- Wade Thornton: I feel for her like a black Tuesday banker. In the end, the landing was just as rough.
- Wade Thornton: Long as it's been growing, the Thornton family tree has been split down the middle, the evil roots always trying to strangle out the good. I used to think I was on the side of good.
- Bess Marvin: I, on the other hand, have been watching videos of otters. So good at stacking things. Additionally, I have kidnapped Ned.
- Bess Marvin: All I want is to see the screen, and to not deal with jerks, to have a movie style romance, and for no one to get hurt, ever.

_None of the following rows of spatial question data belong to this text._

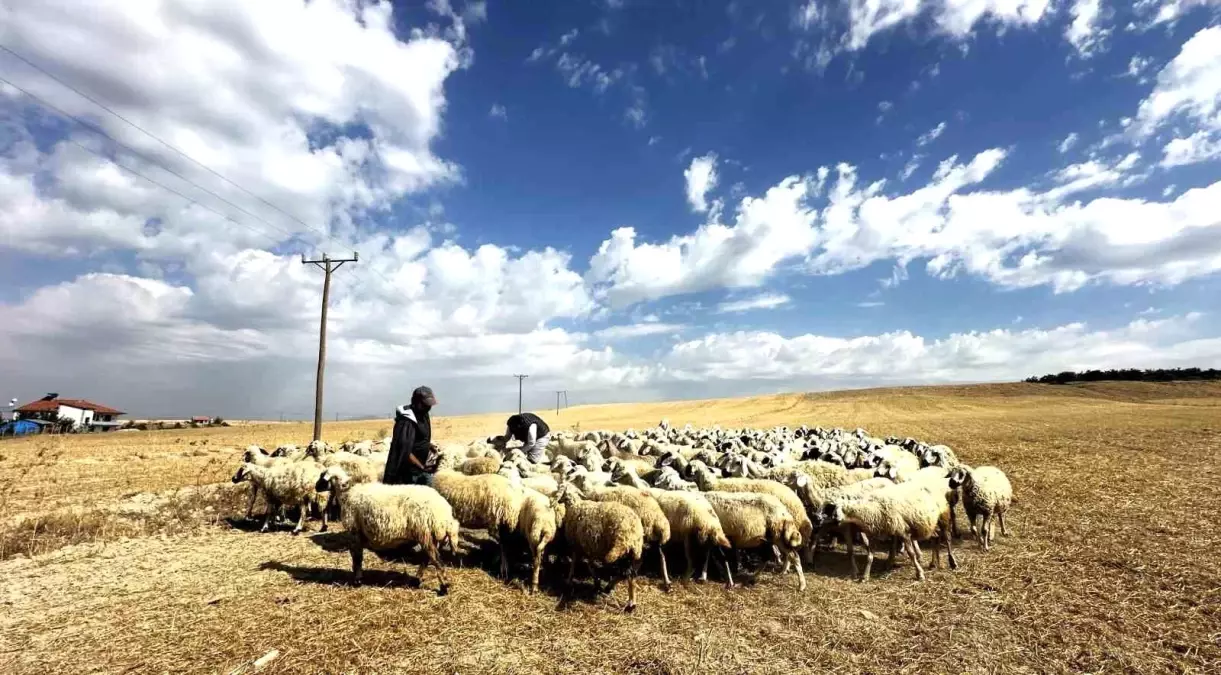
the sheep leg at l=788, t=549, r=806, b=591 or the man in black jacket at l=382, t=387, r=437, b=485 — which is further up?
the man in black jacket at l=382, t=387, r=437, b=485

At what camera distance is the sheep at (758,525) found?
781cm

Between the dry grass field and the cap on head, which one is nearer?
the dry grass field

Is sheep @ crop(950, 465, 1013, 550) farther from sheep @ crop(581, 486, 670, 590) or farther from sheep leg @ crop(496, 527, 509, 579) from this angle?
sheep leg @ crop(496, 527, 509, 579)

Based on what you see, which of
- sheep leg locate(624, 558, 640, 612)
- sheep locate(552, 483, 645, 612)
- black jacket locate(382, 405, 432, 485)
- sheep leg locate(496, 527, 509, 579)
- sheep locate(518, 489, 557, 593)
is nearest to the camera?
sheep leg locate(624, 558, 640, 612)

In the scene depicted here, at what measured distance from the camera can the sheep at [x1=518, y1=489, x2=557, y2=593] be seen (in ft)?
24.5

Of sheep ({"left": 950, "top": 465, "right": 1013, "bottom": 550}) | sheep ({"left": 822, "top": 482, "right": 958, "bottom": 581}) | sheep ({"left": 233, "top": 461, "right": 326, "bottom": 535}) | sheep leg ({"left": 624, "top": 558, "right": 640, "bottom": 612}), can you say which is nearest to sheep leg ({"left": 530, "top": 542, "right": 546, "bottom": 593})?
sheep leg ({"left": 624, "top": 558, "right": 640, "bottom": 612})

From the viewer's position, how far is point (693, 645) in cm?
580

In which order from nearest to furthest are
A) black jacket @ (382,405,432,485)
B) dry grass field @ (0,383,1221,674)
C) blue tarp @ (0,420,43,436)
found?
dry grass field @ (0,383,1221,674)
black jacket @ (382,405,432,485)
blue tarp @ (0,420,43,436)

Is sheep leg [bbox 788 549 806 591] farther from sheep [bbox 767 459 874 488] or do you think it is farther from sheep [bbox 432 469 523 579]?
sheep [bbox 432 469 523 579]

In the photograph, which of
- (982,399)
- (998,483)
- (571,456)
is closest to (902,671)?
(998,483)

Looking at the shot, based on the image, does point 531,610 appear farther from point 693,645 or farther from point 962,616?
point 962,616

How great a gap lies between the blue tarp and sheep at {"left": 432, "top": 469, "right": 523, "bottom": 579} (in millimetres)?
60661

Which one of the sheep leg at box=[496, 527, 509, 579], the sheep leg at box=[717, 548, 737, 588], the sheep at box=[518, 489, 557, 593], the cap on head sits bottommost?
the sheep leg at box=[717, 548, 737, 588]

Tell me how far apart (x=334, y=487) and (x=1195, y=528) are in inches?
601
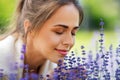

- Bess Marvin: You're just going to have to find a way to tell me that balances the public's need to know with Ned's presumably fragile ego.
- Bess Marvin: Nancy, describe Colton's looks using the International Ned Cuteness Unit. We talkin' half a Ned? Two Neds?
- Savannah Woodham: When I was young, there was a spot in my room where I could fold back the wallpaper. There was this gorgeous old wood behind it. I mean, to me it was. I'd trace the ripples in the grain with my finger for sometimes hours.
- Nancy Drew: Why?
- Savannah Woodham: I don't know. I was a girl and it was the only thing I knew about that no one else did. I don't know exactly when it started, but I began to trace a beautiful old willow into the wall over and over again. Strong limbs running up into the sky, and the tangled roots grabbing tight at the dirt. I was obsessed. I traced that tree until I knew every detail. I even started to see it after a time, little indentations in the wood. But one day the lines felt strange and cold- and I realized it wasn't the wall I was feeling. -there was a girl on the other side of the wood. She was showing me what to draw, she was trying to tell me something. I should have shut my eyes tight and glued the paper back. But I didn't and I couldn't. I let her teach me the shape of the tree again, and again until one day I saw it in real life.
- Nancy Drew: What happened?
- Savannah Woodham: Not a thing until a strong storm hit a few months later. I don't have to tell you what they found when they pulled what was left of the willow tree from the ground, now do I? That's when I decided I would learn to listen. I knew even then it'd come at a cost. I just had no idea how high.
- Savannah Woodham: Think of it this way: in one hundred parallel universes, only five Nancys get eaten by a ghost.
- Savannah Woodham: I can't help but wonder if they're misfortunate fools, or just addicted to Sunday clothes and the sound of a spade takin' a bite out of cold clay.